---------- Data records
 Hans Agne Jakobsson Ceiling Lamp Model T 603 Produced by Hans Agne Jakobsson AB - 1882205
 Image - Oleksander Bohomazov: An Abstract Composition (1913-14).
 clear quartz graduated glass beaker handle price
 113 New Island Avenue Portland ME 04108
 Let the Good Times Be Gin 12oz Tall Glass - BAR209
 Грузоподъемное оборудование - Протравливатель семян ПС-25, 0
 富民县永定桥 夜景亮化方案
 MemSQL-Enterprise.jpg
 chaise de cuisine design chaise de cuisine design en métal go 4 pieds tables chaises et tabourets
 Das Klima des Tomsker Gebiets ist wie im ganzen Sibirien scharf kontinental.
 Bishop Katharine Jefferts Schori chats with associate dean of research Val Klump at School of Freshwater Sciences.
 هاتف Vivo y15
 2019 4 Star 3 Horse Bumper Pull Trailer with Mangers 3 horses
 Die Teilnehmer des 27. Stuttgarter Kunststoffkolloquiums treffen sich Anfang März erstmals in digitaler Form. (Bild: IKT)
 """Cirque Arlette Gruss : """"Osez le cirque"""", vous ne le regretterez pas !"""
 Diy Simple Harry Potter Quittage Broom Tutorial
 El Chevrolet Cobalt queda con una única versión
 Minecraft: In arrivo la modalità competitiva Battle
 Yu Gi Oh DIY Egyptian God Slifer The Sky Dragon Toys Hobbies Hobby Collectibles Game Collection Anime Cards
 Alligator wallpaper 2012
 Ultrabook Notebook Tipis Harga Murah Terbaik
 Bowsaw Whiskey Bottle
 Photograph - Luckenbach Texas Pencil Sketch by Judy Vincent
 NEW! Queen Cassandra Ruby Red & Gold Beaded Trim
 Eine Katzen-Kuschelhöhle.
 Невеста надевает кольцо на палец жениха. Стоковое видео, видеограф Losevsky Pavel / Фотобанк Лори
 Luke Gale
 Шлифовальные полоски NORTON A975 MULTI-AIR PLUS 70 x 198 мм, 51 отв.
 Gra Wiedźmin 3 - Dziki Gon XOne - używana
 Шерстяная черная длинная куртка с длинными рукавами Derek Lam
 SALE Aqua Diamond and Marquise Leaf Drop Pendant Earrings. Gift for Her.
--------------------
| What to work on |
Search the records above for "with" and copy every line that has it.

| Completed task |
 Bishop Katharine Jefferts Schori chats with associate dean of research Val Klump at School of Freshwater Sciences.
 2019 4 Star 3 Horse Bumper Pull Trailer with Mangers 3 horses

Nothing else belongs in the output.